A nova reserva extrativista abrange uma área de mais de 100 mil hectares de estuários, restingas, mangues e ambientes marinhos entre as cidades de Caravelas e Nova Viçosa, no sul da Bahia, contribuindo para a proteção dos principais ambientes costeiros do banco dos Abrolhos, onde estão 95% dos manguezais da região, considerados berçários de várias espécies de importância ecológica e econômica.

A criação da reserva era uma antiga demanda de pescadores e marisqueiros para proteger a região de ameaças como a especulação imobiliária e projetos de carcinicultura (criação de camarão), além da exploração de óleo e gás.

"A decisão do governo de criar a reserva de Cassurubá merece ser parabenizada, pois consagra uma luta das comunidades locais, ONGs e representantes do governo, em um processo de grande participação popular, em que todas as consultas públicas foram cumpridas", observa Renato Cunha, coordenador do Grupo Ambientalista da Bahia (Gamba).

De acordo com a Lei 9.985/00, as reservas extrativistas (Resex) são unidades de conservação de uso sustentável, categoria que tem como objetivo harmonizar a exploração dos recursos naturais renováveis e o bem-estar sócio-cultural das comunidades locais com a conservação da biodiversidade.

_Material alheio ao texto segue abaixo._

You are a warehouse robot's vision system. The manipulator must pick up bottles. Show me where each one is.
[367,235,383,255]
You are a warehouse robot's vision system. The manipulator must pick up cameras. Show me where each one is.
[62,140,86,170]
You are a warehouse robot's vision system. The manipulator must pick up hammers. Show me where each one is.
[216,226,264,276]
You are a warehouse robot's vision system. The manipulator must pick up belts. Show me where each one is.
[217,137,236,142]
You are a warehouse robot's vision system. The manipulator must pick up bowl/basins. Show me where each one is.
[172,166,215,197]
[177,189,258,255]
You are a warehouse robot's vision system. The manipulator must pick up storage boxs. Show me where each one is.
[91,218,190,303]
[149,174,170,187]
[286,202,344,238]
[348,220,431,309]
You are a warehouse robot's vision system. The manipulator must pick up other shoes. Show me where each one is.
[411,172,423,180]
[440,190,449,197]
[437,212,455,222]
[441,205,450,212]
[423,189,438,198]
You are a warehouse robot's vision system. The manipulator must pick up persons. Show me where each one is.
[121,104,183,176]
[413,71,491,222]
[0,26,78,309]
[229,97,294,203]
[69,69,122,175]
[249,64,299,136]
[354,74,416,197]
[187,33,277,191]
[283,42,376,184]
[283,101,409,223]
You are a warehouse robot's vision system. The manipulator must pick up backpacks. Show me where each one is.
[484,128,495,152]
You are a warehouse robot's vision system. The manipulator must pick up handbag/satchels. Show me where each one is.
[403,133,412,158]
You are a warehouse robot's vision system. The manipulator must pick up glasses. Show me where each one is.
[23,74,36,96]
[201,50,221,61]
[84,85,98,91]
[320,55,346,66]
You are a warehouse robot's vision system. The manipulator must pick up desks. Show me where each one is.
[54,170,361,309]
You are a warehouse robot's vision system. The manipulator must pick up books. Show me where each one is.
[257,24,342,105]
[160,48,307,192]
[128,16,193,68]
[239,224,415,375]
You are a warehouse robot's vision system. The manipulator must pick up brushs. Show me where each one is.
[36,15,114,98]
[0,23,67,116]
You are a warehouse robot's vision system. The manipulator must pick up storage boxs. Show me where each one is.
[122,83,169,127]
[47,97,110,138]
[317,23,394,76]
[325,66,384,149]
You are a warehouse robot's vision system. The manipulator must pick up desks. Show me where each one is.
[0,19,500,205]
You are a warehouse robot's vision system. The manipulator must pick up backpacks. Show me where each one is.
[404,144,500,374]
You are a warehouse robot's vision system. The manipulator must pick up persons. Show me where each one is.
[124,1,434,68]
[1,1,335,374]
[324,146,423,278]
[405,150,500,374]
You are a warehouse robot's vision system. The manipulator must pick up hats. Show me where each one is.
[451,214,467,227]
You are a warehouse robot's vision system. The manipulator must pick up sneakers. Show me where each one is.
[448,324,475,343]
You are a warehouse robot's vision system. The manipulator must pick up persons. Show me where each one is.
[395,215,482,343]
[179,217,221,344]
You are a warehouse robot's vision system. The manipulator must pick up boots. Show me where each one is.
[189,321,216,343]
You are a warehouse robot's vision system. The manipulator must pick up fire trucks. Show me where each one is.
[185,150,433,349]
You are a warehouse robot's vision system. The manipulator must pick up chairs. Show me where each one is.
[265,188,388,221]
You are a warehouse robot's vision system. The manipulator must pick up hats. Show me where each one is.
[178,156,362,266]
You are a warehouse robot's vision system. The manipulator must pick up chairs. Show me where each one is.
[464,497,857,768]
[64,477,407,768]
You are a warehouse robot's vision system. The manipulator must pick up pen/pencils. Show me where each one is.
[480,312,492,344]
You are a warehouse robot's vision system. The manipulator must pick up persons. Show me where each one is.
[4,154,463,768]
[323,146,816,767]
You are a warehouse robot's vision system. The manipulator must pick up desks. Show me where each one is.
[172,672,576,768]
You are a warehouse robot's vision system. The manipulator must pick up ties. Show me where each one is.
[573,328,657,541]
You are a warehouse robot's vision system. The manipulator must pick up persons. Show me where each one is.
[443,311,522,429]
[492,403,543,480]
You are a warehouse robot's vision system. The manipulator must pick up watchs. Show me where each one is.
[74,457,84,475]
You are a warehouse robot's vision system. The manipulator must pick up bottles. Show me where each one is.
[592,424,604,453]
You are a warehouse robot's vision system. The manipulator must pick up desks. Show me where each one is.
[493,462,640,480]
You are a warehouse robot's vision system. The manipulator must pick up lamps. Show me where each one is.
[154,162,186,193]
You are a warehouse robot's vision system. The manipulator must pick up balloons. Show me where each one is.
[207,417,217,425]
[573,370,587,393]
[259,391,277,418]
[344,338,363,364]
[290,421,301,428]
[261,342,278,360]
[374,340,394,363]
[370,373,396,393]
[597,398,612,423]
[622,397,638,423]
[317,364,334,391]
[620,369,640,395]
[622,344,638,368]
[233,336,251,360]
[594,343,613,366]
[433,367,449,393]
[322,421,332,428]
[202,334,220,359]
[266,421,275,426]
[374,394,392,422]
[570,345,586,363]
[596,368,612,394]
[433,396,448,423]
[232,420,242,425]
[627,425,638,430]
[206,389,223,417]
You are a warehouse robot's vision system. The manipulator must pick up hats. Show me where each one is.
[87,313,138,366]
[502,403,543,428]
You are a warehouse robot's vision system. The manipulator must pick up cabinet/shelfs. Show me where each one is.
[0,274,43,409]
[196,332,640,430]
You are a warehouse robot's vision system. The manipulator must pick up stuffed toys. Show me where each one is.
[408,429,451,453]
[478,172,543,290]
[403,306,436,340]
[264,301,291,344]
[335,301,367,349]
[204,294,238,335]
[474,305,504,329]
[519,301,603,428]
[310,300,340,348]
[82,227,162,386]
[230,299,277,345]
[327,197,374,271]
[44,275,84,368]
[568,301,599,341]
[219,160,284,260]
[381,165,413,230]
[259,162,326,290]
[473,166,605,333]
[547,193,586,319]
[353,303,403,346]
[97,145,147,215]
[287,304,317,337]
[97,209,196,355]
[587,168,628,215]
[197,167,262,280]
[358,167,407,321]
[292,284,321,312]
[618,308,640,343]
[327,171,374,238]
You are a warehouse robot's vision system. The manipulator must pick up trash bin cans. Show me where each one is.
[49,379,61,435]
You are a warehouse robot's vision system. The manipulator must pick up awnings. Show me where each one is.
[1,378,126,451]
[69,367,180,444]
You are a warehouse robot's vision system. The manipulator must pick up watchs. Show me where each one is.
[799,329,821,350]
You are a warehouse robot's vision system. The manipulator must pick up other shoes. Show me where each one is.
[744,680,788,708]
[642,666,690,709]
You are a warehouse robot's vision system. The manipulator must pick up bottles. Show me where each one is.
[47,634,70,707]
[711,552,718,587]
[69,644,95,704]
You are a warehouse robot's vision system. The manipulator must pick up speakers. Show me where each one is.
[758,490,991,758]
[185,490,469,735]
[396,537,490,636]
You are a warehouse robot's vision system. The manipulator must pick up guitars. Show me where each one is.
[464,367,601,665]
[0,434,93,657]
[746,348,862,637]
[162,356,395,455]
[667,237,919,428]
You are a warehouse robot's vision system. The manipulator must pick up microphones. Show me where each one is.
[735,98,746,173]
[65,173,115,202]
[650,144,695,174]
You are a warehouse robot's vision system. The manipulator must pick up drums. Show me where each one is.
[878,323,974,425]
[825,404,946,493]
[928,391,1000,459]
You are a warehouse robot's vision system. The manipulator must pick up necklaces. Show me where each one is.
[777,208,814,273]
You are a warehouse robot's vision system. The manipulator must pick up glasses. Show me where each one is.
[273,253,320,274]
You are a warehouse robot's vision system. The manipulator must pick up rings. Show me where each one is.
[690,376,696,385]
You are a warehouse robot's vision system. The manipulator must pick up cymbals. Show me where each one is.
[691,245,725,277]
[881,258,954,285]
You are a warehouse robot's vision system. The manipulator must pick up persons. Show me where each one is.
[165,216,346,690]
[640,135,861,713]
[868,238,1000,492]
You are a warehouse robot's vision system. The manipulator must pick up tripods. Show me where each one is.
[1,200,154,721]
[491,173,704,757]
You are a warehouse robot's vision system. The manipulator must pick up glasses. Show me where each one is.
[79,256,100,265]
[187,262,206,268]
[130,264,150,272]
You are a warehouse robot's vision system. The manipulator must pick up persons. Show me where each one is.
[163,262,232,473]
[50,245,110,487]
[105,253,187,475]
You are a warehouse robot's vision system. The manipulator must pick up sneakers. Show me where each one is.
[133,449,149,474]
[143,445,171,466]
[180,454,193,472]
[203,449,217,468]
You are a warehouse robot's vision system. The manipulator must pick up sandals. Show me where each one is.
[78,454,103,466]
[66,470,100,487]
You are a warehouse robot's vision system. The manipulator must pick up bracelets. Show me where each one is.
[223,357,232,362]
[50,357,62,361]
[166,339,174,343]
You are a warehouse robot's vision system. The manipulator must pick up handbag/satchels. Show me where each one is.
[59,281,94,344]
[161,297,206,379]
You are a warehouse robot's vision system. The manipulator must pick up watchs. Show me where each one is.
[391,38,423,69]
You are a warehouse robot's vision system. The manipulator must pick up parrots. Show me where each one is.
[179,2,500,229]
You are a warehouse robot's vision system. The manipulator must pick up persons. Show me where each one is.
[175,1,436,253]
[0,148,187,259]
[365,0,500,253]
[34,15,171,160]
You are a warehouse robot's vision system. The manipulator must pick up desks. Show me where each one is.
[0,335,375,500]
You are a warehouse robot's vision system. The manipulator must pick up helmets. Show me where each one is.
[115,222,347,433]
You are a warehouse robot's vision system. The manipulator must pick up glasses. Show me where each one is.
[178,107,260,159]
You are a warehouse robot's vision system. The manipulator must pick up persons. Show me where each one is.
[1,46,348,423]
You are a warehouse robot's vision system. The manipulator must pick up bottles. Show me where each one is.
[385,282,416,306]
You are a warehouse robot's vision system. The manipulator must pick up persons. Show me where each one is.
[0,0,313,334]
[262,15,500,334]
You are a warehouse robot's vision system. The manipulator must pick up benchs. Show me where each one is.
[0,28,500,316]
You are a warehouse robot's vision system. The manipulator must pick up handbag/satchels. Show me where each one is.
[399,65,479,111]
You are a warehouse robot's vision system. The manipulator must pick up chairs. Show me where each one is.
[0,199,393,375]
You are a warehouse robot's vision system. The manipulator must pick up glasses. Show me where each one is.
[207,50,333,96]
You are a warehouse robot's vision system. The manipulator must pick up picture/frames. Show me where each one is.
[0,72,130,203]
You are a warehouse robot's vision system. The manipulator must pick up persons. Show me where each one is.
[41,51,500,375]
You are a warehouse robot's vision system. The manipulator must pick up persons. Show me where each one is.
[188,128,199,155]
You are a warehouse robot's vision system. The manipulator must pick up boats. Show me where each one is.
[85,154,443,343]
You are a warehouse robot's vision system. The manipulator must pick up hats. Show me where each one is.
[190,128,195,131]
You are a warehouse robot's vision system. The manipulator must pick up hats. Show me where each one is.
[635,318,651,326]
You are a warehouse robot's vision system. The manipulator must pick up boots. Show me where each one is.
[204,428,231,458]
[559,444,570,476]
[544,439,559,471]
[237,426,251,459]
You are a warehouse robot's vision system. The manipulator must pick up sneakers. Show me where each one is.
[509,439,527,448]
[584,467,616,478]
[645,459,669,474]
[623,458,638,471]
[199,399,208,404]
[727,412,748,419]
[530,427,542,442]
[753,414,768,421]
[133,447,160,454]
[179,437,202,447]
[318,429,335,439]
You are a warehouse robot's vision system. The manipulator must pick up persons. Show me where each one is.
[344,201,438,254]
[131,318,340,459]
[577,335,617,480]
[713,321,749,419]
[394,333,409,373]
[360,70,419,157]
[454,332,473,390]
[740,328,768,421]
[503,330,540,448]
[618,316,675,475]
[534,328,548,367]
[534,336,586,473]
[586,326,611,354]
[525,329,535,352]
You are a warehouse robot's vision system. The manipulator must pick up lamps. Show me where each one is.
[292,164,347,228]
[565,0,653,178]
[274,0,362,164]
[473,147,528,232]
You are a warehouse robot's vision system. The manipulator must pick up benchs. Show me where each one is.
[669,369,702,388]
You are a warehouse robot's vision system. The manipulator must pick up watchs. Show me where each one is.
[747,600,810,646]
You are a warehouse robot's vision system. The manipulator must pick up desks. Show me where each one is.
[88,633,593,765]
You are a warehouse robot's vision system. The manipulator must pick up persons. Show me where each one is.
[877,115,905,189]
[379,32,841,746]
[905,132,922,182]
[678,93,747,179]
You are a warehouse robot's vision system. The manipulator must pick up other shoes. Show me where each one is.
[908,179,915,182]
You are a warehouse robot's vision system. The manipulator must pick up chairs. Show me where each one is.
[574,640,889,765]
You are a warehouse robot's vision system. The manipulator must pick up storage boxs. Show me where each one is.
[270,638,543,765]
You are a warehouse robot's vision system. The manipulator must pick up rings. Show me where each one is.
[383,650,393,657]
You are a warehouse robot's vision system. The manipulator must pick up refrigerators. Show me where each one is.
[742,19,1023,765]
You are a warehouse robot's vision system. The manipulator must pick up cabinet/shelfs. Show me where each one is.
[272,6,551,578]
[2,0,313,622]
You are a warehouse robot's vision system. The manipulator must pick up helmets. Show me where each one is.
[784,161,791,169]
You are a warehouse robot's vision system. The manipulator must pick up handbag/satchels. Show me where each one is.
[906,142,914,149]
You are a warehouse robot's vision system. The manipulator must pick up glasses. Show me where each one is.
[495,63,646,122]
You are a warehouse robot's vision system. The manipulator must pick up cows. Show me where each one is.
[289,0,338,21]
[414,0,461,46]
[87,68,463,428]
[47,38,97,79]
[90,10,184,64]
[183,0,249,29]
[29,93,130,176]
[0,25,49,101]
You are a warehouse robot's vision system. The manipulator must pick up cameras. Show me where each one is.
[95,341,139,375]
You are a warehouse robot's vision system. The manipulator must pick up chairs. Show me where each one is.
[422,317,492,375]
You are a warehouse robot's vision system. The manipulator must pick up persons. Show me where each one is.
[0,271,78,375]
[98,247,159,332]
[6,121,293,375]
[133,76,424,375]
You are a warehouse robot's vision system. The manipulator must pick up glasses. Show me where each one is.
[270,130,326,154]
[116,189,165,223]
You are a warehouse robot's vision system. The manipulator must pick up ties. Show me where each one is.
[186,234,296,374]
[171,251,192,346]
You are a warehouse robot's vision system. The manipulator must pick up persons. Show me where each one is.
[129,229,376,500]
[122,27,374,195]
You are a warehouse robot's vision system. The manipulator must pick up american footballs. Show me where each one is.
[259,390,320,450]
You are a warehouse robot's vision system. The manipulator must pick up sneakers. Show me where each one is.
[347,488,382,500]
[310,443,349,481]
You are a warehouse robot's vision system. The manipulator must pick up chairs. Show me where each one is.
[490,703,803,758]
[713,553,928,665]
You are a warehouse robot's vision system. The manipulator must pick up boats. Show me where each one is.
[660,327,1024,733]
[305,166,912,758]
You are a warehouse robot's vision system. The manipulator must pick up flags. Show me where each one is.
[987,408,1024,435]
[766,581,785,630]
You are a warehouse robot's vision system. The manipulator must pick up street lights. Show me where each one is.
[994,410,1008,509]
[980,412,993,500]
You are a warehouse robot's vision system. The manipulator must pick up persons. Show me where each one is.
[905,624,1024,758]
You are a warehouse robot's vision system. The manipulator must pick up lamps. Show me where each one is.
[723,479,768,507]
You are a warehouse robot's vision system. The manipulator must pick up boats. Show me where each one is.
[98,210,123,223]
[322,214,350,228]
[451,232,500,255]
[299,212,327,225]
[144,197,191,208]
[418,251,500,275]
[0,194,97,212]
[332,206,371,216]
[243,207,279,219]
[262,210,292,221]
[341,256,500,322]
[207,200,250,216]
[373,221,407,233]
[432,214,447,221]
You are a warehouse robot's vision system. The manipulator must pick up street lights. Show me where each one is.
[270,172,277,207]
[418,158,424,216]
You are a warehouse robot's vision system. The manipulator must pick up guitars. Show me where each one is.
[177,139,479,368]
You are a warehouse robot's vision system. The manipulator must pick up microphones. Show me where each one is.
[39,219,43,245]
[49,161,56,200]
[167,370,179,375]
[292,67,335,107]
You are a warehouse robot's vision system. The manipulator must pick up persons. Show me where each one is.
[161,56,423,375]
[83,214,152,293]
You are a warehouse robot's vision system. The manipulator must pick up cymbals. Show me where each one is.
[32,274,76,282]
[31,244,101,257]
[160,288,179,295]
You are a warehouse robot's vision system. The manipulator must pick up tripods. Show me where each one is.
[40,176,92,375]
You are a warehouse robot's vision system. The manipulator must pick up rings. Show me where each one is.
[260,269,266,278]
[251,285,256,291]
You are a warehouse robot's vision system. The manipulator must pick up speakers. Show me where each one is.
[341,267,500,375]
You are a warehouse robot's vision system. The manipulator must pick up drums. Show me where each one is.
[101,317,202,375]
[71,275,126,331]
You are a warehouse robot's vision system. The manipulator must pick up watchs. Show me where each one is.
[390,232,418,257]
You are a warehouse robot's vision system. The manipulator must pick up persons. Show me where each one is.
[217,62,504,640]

Ronaldo Oliveira, analista ambiental do Instituto Chico Mendes de Conservação da Biodiversidade (ICMBio), alerta para o fato de que a criação formal da resex é apenas um passo para alcançar seus objetivos.

"A necessidade de organização comunitária agora se amplia, pois cabe à população tradicional participar ativamente da gestão da unidade. Somente com união e pressão sobre o estado brasileiro serão conquistados direitos que garantirão a sustentabilidade socioambiental da região", disse Ronaldo Oliveira.

Guilherme Dutra, biólogo e diretor do Programa Marinho da Conservação Internacional (CI-Brasil), explica que somada à importância para a conservação da biodiversidade do banco dos Abrolhos, o estuário do Cassurubá apresenta grande interesse econômico e social.

"Grande parte das espécies de interesse para a pesca completa uma porção de seu ciclo de vida no estuário do Cassurubá", afirma.

Espécies - Na área da reserva extrativista de Cassurubá dá-se a extração de caranguejo-uçá, guaiamum, siri, aratu e vários moluscos. Três espécies de tartarugas-marinhas - tartaruga-verde, tartaruga-de-pente e tartaruga-cabeçuda - também são frequentemente encontradas na área da reserva. A unidade de conservação marinha também ajudará a proteger várias espécies de crustáceos e peixes marinhos ameaçadas de extinção, como o camarão-rosa, camarão-sete-barbas, mero e cioba.